Connection between predictors and Basisdataset

Not all predictors are defined in the Dutch Basisdataset and many variables have low importance scores.

The following table describes the relevant fields defined by the Dutch Basisdataset for a subset for most important predictors.

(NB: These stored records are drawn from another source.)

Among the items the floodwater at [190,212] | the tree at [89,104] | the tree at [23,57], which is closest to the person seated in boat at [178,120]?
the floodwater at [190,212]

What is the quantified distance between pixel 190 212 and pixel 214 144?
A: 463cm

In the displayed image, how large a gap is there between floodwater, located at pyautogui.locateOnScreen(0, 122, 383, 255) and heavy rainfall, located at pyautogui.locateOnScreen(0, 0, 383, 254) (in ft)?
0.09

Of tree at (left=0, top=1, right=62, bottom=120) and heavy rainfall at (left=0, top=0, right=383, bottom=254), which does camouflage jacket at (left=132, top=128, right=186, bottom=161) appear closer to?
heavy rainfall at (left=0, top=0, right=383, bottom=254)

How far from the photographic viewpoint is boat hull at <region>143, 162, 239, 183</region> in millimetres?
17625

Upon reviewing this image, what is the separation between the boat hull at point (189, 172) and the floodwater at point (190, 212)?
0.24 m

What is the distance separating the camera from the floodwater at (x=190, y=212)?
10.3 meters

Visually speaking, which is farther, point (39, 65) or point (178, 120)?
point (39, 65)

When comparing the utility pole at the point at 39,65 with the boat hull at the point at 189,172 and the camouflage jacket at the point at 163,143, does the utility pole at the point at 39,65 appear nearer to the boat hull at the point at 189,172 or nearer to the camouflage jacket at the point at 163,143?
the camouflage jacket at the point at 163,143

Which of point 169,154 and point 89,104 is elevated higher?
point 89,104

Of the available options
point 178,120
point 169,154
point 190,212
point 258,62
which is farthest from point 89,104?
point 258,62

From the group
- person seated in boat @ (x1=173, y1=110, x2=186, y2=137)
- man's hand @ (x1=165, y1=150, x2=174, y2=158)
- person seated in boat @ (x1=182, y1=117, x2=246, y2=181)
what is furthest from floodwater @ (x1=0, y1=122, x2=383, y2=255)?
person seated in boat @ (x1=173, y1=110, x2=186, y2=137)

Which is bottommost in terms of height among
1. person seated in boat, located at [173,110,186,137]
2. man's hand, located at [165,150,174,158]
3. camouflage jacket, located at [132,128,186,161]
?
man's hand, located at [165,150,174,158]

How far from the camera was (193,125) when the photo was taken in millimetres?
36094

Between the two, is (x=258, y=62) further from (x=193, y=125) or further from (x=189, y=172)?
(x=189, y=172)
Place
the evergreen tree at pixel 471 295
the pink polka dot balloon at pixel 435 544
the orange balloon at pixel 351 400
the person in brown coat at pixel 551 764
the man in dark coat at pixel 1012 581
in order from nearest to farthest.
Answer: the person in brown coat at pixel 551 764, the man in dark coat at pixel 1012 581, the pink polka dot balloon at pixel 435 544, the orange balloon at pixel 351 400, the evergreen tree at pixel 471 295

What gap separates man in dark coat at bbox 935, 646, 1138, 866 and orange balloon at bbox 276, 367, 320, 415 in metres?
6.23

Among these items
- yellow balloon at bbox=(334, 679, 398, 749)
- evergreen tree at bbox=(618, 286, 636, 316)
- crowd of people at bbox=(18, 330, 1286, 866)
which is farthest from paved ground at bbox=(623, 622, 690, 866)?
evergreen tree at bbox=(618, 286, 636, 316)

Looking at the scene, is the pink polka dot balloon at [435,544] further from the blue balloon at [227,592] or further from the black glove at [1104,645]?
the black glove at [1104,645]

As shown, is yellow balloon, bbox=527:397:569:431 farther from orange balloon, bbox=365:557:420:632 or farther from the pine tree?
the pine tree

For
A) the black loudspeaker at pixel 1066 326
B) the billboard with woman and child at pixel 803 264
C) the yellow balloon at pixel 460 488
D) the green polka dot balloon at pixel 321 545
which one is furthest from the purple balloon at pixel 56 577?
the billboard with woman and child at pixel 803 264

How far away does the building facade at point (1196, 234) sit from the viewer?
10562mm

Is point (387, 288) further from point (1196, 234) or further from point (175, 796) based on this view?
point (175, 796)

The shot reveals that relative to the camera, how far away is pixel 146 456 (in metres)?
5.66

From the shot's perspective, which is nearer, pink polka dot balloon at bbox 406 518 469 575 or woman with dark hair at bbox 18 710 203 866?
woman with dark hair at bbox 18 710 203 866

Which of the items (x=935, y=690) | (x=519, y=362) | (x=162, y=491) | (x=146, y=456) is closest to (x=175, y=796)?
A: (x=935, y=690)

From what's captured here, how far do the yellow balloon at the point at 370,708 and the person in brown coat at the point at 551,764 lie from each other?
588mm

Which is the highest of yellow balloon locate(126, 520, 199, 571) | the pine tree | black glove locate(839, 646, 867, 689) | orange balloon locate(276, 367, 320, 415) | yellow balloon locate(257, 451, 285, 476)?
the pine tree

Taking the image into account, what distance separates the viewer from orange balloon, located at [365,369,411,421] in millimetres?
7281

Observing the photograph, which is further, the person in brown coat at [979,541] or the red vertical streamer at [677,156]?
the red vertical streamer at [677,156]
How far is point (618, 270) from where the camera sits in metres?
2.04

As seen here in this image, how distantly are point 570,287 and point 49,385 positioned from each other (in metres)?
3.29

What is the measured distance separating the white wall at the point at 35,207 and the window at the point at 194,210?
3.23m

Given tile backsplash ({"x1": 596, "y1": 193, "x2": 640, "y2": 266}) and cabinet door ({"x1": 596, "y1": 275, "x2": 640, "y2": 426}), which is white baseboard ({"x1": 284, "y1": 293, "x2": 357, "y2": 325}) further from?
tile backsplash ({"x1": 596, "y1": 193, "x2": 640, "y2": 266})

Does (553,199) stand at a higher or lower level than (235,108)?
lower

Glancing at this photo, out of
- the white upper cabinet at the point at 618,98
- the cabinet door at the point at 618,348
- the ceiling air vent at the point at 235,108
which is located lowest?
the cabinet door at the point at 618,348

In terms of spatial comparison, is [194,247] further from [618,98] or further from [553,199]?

Variabele BDS JAMES Imp In Comments
BMI 235, 245, 724, 20 Y 103 Y check
weight 245, 724, 20 Y 84 Y check
PRNL_birthweight 110 Y 39 Y check
length/height 235, 724, 20 Y 38 Y check
ZVWK_sumtotal_mo N 33 N not available
income_fa N 33 N not available
income_parents N 32 N not available
income_mo N 31 N not available
ED_woz N 29 Y derive from PC4
ZVWK_sumtotal_fa N 29 N not available
age_at_birth_mo 63, 62, 20 Y 27 Y check
age_at_birth_fa 63, 62, 20 Y 26 Y check
SPOLIS_paidhours_fa N 22 N not available
SPOLIS_paidhours_mo N 21 N not available
PRNL_gestational_age 82 Y 18 Y check
educationlevel_mo N 18 N duplicate
educationlevel_fa N 15 N duplicate
opl1 66, 62 N 12 Y check
opl2 66, 62 N 10 Y check
sex 19 Y 9 Y check
PRNL_parity 741 N 9 Y check
STED 16 Y 9 Y derive from PC4
LAND_ETNG_gebl1 71, 62 Y 9 Y check
LAND_ACHTS_gebl1 71, 62 N 9 N duplicate
LAND_ETNG_gebl2 71, 62 Y 7 Y check
LAND_ACHTS_gebl2 71, 62 N 7 N duplicate
GBA_generation_fa N 5 N low imp
ED_rentown N 5 N low imp
GBA_generation_mo N 4 N low imp
residence_same_for_parents N 4 N low imp
GBA_generation_kid N 3 N low imp
premature_birth 82 N 3 N duplicate
SECM_{xxx} N 3 N low imp
PRNL_multiples 108 N 2 N low imp
birth date 20 Y - N not in model
measurement date 724 Y - N not in model
height mother 238 Y - N not in model
height father 240 Y - N not in model
weight mother N - N not in model
weight father N - N not in model
smoking pregnancy 91 Y - N not in model

The table maps the overlap between two data sources: BDS (and accessible through JAMES) and the CBS data used to create the model. Predictors are ordered in terms of the importance score. The column In specifies which predictors are selected to be included into a compressed model with 15 predictors (12 fixed, 3 time-varying). The most important variables (child BMI, weight and height) are available for personal risk prediction. Income variables are not available, but a ED_woz value for the PC4 postal code is a reasonable proxy to parental income. Age of parents at birth, gestational age and parental education are included, and well as some of the less important variables (sex, parity, parental birth country).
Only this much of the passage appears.